For one Stanford grad, an undergraduate dream has materialized into reality — cyber reality, at least. Tristan Harris ‘06 watched over three years of hard work pay off last month when he and a team of fellow alumni launched the online media enhancement company Apture.
The company, which began initially as a brainstorming project between Harris, a friend and a few Knight fellows, aims to provide publishers with a user-friendly program to integrate diverse media. Apture links run-of-the-mill news stories to video clips, pictures, articles or even PowerPoint and PDF documents.
“The goal of Apture,” Harris said, “is to try and turn flat Web pages into rich multimedia experiences.”
Harris emphasized the originality of the program’s accessibility.
“Up until now if you wanted to add a video or image to your page, you had to have some knowledge of how the Web works,” he said. “It’s never been possible for lay people who are not technically savvy to link PDF documents together with an image, with a PowerPoint, with an MP3, together with a video and have all that information presented in context.”
“We really wanted to make it dead simple for anybody to take multimedia from around the Web and link it into their page,” Harris added.
The company, which launched in April 2008, has already contracted with big name publisher The Washington Post. According to Harris, several others, including The Daily, have agreed to move forward. The Daily implemented Apture on its Web site this week. The program is also available to individuals — including bloggers and those with personal Web sites — free of charge.
“Apture adds a new dimension — a web of information — inside washingtonpost.com stories and continues our mission of bringing readers the most comprehensive and in-depth news coverage,” said Washington Post Executive Editor Jim Brady in a press release.
Beyond helping publishers diversify their media, Harris mentioned the philosophical motivation behind Apture.
“We’re trying to generate empathy and interest in things that people wouldn’t be expected to be engaged in,” he said.
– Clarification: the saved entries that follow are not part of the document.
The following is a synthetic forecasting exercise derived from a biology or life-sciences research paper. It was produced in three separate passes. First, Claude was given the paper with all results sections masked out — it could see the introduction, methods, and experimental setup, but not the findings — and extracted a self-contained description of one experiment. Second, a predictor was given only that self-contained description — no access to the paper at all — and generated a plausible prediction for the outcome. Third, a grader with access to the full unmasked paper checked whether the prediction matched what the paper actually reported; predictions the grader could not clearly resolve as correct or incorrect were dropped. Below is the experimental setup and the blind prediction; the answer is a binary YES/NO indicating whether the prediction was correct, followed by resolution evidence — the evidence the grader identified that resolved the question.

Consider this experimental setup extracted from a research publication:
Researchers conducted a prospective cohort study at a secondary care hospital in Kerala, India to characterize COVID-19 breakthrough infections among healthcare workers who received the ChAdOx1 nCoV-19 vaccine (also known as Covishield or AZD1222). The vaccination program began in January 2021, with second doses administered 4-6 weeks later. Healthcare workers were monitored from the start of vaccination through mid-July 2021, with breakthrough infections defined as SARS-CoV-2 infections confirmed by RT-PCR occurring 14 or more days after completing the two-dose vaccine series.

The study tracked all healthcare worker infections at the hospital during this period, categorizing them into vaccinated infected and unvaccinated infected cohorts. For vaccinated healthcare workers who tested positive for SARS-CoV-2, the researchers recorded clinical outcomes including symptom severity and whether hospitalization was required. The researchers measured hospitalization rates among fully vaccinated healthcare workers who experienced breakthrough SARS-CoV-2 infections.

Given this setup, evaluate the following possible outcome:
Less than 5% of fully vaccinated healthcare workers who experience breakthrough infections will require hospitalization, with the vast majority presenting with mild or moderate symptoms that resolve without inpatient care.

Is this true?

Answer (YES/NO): YES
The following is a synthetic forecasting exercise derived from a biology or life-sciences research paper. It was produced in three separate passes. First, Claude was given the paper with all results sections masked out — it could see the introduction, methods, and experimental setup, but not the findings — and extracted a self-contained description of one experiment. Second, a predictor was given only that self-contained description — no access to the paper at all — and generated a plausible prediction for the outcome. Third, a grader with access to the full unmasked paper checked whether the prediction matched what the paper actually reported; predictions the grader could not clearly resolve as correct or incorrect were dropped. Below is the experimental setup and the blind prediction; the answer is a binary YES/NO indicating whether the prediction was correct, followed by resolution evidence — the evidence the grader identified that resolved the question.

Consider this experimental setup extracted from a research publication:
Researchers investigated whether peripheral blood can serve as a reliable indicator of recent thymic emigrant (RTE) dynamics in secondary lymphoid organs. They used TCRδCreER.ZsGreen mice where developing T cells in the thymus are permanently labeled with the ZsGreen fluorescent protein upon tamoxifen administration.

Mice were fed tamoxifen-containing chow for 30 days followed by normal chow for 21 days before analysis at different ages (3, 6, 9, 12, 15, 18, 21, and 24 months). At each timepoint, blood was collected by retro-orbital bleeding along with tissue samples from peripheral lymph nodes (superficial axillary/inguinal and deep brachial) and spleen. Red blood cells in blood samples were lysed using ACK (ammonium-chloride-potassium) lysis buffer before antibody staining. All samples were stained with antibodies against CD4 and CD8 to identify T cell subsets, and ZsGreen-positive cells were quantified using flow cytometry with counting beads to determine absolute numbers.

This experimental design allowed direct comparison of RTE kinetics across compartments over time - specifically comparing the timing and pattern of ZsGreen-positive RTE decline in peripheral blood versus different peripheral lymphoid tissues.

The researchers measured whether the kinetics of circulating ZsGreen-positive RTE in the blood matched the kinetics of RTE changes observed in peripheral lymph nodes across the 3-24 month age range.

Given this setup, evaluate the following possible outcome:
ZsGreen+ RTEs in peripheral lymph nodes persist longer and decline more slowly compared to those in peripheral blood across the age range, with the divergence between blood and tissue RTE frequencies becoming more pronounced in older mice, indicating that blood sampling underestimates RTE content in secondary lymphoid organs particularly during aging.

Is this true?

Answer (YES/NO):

Harris noted that readers are often apathetic about issues if they do not know the context or background. He mentioned as an example that readers may be more interested in reading about Burma if they knew where it was located on a map.
“If they don’t know that one piece of information — it’s up to them to look it up,” he said.
While researching something new may be second nature to a Stanford student, said Harris, it may be cumbersome or even embarrassing for some to look up a fact they feel they should already know.
“With Apture, someone can link the name of that person to the Wikipedia article to an interview on BBC and have the video playing alongside the background of who that person is,” he said. The idea is, “Make this person real to me. [Then] they can care about it.”